Mark rompió la hoja y arrojó los pedazos a la cara del oficial.
—Peor para usted —dijo cerrando la celda de un portazo.
«Una hazaña absolutamente estúpida», pensó Mark, aterrorizado ante la idea de que le torturaran. Una sola esperanza: que se tratara de una vana amenaza. Si la administración había decidido destrozarle, fabricaría otras confesiones, imitaría su firma y no le daría oportunidad alguna de defenderse.
La presa formaba parte de los intereses vitales de Egipto: algo que había olvidado al iniciar su cruzada. Los políticos y financieros sólo pensaban en llenarse los bolsillos y les importaba un pepino la programada desaparición de su país, puesto que no afectaría a su generación.

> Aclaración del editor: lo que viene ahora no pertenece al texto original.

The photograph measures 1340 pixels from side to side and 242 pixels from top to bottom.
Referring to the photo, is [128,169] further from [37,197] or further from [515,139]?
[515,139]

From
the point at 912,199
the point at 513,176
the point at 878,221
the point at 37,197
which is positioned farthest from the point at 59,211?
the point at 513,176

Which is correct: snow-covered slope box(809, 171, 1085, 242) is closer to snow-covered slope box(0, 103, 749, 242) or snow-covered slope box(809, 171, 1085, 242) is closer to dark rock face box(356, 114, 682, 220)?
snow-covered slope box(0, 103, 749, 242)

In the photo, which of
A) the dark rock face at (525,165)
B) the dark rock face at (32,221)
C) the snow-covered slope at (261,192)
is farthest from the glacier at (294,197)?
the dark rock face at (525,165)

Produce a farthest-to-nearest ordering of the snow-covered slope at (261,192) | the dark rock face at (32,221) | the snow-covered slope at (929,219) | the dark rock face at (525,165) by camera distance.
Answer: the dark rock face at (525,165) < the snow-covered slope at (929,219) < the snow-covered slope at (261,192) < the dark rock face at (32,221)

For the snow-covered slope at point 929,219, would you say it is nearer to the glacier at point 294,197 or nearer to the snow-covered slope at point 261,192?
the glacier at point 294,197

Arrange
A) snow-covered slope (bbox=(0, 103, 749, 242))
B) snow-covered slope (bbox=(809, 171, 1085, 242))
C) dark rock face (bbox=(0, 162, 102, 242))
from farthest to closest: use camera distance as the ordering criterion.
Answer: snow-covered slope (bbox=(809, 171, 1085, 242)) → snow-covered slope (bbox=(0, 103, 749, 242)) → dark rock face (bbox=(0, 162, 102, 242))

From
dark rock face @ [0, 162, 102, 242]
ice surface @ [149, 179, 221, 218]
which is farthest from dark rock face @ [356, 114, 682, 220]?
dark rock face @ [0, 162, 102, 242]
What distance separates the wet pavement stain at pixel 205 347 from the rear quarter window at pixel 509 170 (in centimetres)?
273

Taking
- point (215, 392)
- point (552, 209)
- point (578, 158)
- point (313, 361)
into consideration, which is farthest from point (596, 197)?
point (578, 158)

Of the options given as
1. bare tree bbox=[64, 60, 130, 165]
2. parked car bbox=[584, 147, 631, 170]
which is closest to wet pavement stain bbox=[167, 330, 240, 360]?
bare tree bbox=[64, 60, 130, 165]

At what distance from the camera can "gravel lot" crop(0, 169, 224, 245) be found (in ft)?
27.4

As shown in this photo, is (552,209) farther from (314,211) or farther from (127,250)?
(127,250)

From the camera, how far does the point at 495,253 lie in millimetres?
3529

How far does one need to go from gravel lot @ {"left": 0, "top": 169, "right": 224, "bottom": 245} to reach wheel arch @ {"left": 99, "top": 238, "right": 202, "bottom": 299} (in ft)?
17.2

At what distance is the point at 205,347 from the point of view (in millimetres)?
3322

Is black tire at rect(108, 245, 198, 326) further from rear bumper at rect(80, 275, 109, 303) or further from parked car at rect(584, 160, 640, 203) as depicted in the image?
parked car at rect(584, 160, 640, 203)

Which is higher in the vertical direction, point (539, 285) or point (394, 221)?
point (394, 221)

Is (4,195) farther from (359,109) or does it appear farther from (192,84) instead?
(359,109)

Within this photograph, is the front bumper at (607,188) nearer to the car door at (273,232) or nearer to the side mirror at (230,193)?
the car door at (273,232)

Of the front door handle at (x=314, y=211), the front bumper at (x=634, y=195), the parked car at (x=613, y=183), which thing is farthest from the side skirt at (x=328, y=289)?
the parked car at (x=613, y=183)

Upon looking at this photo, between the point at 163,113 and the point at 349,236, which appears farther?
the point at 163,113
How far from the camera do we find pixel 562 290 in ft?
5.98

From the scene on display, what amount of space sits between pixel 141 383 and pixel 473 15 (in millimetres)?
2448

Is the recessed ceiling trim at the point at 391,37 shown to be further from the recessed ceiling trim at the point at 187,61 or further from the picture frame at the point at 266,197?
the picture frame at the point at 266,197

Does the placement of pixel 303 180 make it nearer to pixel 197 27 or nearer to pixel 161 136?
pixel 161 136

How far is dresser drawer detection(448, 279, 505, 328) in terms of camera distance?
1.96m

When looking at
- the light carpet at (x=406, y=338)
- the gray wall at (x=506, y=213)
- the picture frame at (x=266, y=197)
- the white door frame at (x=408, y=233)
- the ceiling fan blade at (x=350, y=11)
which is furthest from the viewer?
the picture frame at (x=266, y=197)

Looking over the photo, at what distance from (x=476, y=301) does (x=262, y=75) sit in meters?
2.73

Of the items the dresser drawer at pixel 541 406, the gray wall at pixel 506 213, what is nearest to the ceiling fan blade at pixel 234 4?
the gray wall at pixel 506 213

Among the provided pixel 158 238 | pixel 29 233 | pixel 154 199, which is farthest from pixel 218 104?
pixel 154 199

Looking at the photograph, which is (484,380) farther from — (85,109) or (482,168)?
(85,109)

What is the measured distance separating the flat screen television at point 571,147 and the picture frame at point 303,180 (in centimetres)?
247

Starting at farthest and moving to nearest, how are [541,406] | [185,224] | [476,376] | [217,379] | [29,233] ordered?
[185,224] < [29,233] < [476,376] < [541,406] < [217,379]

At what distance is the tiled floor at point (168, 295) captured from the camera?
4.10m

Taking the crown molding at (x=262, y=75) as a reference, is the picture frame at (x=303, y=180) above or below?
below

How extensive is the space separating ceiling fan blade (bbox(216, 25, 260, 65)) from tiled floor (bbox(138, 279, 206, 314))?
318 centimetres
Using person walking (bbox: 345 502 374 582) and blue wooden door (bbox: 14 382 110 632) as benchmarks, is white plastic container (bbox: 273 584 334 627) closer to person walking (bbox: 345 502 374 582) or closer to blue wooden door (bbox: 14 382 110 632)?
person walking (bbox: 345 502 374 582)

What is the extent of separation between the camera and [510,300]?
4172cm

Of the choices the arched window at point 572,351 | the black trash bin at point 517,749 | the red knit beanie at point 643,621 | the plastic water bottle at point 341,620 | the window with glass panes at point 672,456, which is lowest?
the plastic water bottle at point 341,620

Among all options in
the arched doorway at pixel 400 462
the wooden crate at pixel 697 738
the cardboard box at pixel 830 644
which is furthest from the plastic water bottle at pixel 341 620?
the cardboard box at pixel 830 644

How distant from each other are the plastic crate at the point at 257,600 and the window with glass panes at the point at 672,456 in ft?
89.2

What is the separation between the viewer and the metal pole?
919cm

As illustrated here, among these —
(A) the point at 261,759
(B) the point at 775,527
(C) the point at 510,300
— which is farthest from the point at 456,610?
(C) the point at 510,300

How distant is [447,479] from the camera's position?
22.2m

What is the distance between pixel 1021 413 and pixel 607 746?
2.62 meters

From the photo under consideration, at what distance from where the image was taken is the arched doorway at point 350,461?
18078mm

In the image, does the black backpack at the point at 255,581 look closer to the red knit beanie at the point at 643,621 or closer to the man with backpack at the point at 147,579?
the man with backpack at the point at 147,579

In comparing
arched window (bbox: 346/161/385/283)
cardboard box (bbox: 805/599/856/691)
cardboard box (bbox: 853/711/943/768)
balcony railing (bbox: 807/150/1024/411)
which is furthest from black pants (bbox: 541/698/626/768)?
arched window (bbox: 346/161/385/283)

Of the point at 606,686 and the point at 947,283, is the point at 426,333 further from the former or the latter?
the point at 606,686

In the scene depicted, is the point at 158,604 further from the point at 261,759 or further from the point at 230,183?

La voz de Mark resultaba ya demasiado fuerte, demasiado influyente; se extinguiría en un matadero oficial. Ni Farag Mustakbel ni el coronel Zakaria le sacarían de allí.
La noche había caído cuando la puerta de la celda se abrió de nuevo. Cuatro policías.
—Levántese y síganos.
Uno delante, dos a su lado, uno detrás. ¿Cómo resistir o intentar huir? El grupito recorrió rápidamente los pasillos de la cárcel, salió, atravesó un patio y se detuvo ante un Mercedes de color gris claro. Un antiguo modelo bien cuidado.
Uno de los policías abrió la portezuela trasera izquierda.
—Suba.
Mark pensó en el famoso «paseo», tan utilizado por los asesinos del mundo entero. Dicho de otro modo, una ejecución sumaria seguida de la desaparición del cadáver.
En la parte delantera del coche, un chófer sin uniforme.
En la trasera, un hombre de estatura mediana y aspecto occidental, de unos cincuenta años, con los cabellos canosos y vistiendo un traje azul de corte perfecto. En la penumbra brillaban su aguja de corbata y sus gemelos de oro. Fumaba un Dunhill mentolado en una boquilla de oro. Al verle se pensaba en un hombre de negocios de la City londinense, moldeado por decenios de trato social.
—Buenas noches, señor Walker. Tengo el placer de anunciarle que está usted libre; bueno… casi libre.